[Text section]
§
I often use vw and vh, viewport width and viewport height:


https://css-tricks.com/fun-viewport-units/


and here ...


https://css-tricks.com/full-width-containers-limited-width-parents/


... but of course the point we want to get to is not having to resort to media queries, or specific stylesheets for print and screen outputs.

I'm really getting into CSS Grid:


https://css-tricks.com/snippets/css/complete-guide-grid/

http://jensimmons.com/post/feb-27-2017/learn-css-grid


... but this would be too long a stride out at this point, so I suggest viewport widths:


img {
       border-style: none;
       border: 0;
       box-sizing: border-box;
       min-width: 80vw;     /* 80% of the screen or page width, or whatever % you prefer */
       max-width: 95vw;    /* again, whatever % you prefer */
       height: auto;
}


I'd like to work with anyone on this so please keep me in the loop.


Thanks, Martin

________________________________
From: Discuss <discuss-bounces at lists.flossmanuals.net> on behalf of M R <matrobnew at hotmail.com>
Sent: Tuesday, 13 February 2018 10:29:46 a.m.
To: discuss at lists.flossmanuals.net
Subject: Re: [FM Discuss] issues with Kdenlive manual images


Hi Mick:


Well, for my part, I thank you for being so gracious in responding to my often-polemical screeds.  That's kind of how I  process what I learn -- and working on the Floss manuals has been a huge learning experience for me -- but some of it should probably just be saved for my cat.  She's used to it.


The image-width constraint has been a challenge, but a productive one, as I start working through the how-to chapters of the Shotcut manual.   I'm managing so far.  I'm sure there are all kinds of feature benefits in moving to Booktype 2.x, but I'm sure it's a hassle too.


As far as changing the global css override for image width in our current Booktype: seems like a lot of factors to consider there.  One, how do modern browsers process the css implemented there -- I don't know nearly as much about that as some people in this community.  Most modern websites are designed to scale gracefully down to very small screen sizes, without scrolling -- especially in the era of tablet and mobile browsing.  But that's typically about how different page elements flow around each other, rather than how a specific large image is handled.  Still, I know that all my browsers (IE, Chrome, Firefox) will automatically scale down a large image to fit my window, in nearly all cases, unlesss I force them to show me the image full-size.


I don't think we're anywhere close, with Booktype 1.6, to being able to produce html content that's in any sense mobile-ready; so really this is a question of how many people are actually accessing the Floss manuals on desktops and laptops with windows set to less than a 800 px or 700 px resolution.  Maybe we could do a survey?  And similarly, how many people are using the print-friendly format (since that would probably remain the real constraint).


best,


Matt


________________________________
From: Discuss <discuss-bounces at lists.flossmanuals.net> on behalf of Mick Chesterman <M.Chesterman at mmu.ac.uk>
Sent: Monday, February 12, 2018 3:16 AM
To: discuss at lists.flossmanuals.net
Subject: Re: [FM Discuss] issues with Kdenlive manual images


Hi Matt,


Thanks for these thoughtful responses. I can see your point about the advantage of video tutorials for these kinds of complex situations where there are a lot of moving parts.
§
[Stated problem] According to the email thread above, which browsers does Matt say automatically scale a large image down to fit his window?

[Provided records]
§
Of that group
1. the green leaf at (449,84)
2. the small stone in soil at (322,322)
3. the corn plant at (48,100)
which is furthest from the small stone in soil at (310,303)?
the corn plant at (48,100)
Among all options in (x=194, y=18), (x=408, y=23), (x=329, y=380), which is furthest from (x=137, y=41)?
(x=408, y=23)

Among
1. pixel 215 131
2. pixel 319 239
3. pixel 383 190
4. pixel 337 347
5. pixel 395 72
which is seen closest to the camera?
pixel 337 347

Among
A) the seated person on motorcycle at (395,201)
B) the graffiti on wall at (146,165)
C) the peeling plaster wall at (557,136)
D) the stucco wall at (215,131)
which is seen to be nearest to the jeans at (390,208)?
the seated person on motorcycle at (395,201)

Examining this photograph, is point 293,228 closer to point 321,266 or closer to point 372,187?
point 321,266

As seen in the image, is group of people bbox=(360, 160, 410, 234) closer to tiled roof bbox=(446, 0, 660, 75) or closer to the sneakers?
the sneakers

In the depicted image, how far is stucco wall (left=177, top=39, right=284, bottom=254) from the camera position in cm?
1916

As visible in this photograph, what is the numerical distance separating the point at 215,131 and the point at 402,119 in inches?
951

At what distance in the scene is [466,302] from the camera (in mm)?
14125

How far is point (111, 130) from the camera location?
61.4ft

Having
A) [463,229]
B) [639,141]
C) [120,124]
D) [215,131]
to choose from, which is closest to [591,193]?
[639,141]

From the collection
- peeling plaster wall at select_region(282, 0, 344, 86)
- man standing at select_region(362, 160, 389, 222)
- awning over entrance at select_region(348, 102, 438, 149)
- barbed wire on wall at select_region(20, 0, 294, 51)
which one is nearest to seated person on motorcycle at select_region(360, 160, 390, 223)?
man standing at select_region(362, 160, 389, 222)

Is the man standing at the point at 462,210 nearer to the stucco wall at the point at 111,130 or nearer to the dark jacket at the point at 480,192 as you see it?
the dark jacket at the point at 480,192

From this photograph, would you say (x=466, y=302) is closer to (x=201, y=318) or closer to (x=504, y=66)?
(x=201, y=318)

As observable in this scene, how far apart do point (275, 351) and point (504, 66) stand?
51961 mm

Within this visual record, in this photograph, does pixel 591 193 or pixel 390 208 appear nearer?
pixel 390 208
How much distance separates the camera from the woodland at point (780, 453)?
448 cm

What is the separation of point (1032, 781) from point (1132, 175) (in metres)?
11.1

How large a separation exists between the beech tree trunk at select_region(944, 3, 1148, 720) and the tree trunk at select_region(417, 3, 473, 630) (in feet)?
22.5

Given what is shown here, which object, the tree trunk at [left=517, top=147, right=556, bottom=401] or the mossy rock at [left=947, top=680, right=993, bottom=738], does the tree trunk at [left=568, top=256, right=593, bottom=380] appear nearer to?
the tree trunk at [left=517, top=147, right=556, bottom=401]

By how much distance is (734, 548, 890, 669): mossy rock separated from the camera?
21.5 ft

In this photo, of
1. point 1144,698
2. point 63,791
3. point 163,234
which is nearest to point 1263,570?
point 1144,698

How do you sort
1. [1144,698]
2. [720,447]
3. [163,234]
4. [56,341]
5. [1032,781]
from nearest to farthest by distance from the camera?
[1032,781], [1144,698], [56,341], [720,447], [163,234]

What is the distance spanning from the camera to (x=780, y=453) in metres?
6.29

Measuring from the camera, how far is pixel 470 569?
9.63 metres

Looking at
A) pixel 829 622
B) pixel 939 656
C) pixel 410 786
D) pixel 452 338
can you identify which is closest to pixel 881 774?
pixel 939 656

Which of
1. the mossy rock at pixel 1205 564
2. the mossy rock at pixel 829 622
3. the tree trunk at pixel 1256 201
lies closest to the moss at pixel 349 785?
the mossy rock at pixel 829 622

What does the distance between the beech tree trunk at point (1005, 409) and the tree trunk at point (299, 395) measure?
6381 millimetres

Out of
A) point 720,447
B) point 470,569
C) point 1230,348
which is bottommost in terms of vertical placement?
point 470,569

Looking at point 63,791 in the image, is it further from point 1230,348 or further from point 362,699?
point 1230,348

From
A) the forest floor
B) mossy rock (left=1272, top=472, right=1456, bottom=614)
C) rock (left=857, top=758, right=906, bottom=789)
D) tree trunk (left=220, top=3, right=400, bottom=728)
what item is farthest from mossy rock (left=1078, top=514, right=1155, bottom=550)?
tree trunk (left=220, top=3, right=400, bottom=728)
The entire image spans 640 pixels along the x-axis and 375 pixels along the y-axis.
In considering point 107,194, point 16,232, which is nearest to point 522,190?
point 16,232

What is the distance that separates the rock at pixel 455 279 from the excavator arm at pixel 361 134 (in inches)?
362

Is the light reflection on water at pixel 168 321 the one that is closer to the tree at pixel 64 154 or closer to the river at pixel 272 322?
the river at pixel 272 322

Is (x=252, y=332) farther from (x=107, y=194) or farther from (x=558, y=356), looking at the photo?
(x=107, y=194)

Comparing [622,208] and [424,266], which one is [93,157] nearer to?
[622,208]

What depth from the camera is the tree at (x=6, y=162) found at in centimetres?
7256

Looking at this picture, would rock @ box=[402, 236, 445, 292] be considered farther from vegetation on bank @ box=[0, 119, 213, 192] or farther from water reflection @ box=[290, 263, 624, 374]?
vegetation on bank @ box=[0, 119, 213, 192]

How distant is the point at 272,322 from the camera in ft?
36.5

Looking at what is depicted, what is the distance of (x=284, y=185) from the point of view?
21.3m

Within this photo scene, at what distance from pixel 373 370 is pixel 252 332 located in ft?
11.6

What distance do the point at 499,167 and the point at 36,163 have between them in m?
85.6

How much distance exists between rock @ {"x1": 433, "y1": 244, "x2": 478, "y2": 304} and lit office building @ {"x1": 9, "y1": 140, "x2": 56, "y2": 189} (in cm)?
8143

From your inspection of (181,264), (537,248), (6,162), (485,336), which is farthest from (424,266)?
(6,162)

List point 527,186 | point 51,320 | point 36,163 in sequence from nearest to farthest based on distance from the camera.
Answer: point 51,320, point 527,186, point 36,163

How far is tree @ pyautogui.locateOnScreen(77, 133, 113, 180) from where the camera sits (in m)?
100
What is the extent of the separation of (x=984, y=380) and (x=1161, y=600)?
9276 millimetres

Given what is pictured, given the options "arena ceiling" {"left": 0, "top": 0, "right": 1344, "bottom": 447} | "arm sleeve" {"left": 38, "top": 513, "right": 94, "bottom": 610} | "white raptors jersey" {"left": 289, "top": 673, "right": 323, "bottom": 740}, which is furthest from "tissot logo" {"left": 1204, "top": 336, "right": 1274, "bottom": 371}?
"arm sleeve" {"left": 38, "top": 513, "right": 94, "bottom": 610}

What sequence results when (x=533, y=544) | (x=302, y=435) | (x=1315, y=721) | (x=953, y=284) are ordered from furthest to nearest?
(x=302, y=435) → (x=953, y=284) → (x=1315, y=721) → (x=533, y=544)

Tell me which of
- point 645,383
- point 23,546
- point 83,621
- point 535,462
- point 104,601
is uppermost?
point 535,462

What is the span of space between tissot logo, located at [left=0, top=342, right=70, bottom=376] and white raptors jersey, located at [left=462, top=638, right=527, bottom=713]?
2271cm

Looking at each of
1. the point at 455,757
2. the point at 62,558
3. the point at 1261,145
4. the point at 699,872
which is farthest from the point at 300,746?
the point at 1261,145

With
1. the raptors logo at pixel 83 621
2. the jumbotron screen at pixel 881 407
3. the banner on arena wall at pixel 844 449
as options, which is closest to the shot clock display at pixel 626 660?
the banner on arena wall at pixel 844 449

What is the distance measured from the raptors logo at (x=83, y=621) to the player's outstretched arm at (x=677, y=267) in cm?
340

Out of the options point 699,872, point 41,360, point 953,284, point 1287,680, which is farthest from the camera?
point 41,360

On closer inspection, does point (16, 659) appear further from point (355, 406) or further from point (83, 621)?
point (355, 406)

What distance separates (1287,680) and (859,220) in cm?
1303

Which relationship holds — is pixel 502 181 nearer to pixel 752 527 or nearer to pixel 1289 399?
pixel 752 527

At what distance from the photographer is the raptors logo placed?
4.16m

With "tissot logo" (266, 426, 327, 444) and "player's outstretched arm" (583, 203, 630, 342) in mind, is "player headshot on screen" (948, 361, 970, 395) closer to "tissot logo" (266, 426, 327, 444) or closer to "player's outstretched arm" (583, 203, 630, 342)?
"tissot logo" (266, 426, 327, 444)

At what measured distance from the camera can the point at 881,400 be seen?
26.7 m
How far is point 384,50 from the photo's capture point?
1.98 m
§
[Exercise output] IE, Chrome, and Firefox.